_Given passage_:
PRINCIPLES OF CONSOLIDATION
The consolidated financial statements at March 31, 1997 and September 30,
1996, and for the three and six months ended March 31, 1997, include the
accounts of the Company and the Bank. The financial statements for the three
months and six months ended March 31, 1996 include only the accounts of the
Bank. All significant intercompany transactions and balances have been
eliminated in consolidation. Additionally, certain reclassifications may have
been made in order to conform with the current period's presentation. The
accompanying financial statements have been prepared on the accrual basis.
8
<PAGE>
(2) CONVERSION TRANSACTION
On June 3, 1996, (i) the Association converted from a federally-chartered
mutual savings and loan association to a federally-chartered stock savings bank
to be named "First Federal Savings Bank of Ironton", and (ii) the Company
acquired all of the common stock of the Bank in the Conversion. As part of the
Conversion, the Company issued 671,783 shares of its Common Stock. Total
proceeds of $6,717,830 were reduced by $537,600 for shares to be purchased by
the ESOP and by approximately $432,000 for conversion expenses. As a result of
the Conversion, the Company contributed approximately $3,145,000 of additional
capital to the Bank and retained the balance of the proceeds.

_Information shown_:
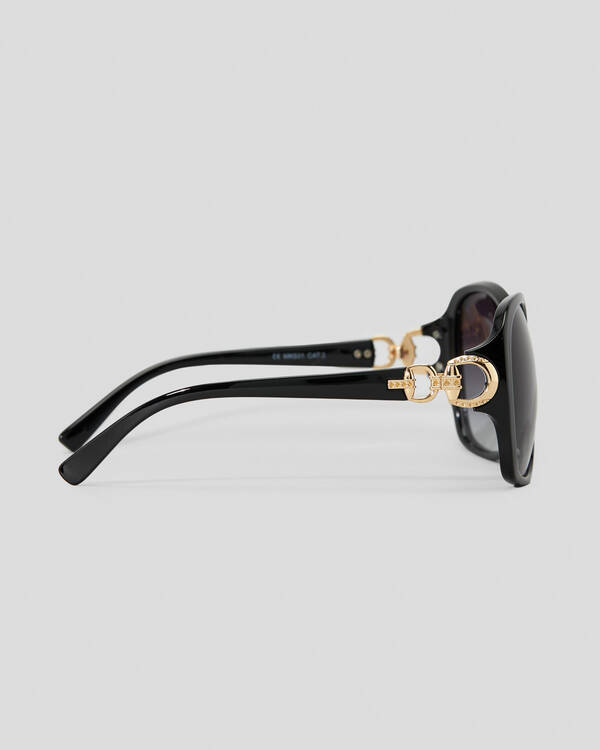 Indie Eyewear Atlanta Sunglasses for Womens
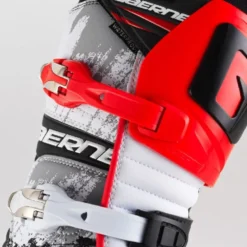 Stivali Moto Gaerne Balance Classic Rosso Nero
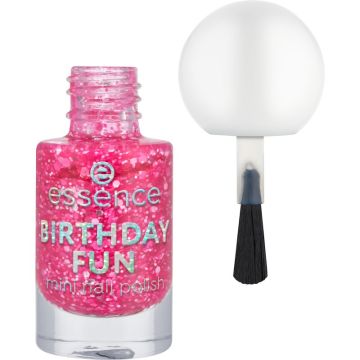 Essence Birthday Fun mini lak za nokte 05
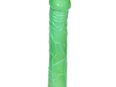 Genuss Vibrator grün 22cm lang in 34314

_Exercise instructions_:
**A.** Translate this sentence from the financial statement notes into Spanish: "All significant intercompany transactions and balances have been eliminated in consolidation."
**B.** In the financial statement notes, how many shares of its Common Stock did the Company issue as part of the Conversion?
**C.** Resume the financial statement notes on consolidation and the conversion transaction, picking up after their final sentence.

_List of answers_:
**A.** Todas las transacciones y saldos significativos entre compañías se han eliminado en la consolidación.

**B.** 671,783 shares.

**C.**
(3) COMMON STOCK ACQUIRED BY THE EMPLOYEE STOCK OWNERSHIP PLAN
The Company has established an ESOP for employees of the Company and the
Bank which became effective upon the Conversion,. Full time employees of the
Company and the Bank who have been credited with at least 1,000 hours of service
during a twelve month period and who have attained age 21 are eligible to
participate in the ESOP. The Company loaned the ESOP $537,600 for the initial
purchase of the ESOP shares. The loan is due and payable in forty-eight (48)
equal quarterly installments of $11,200 beginning June 29, 1996, plus interest
at the rate of 8.75% per annum. The Company makes scheduled discretionary cash
contributions to the ESOP sufficient to amortize the principal and interest on
the loan over a period of 12 years. The Company accounts for its ESOP in
accordance with Statement of Position 93-6, "Employer's Accounting For Employee
Stock Ownership Plans." As shares are committed to be released to participants,
the Company reports compensation expense equal to the average market price of
the shares during the period. ESOP compensation expense recorded during the
three and six month periods ended March 31, 1997 was $18,737 and $35,815,
respectively.
(4) STOCK OPTION PLAN
On December 16, 1996, the Stock Option Plan (the "Plan") was approved by the
Bank's stockholders. A total of 67,178 shares of common stock may be issued
pursuant to the Plan and 37,529 shares have been awarded as of March 31, 1997.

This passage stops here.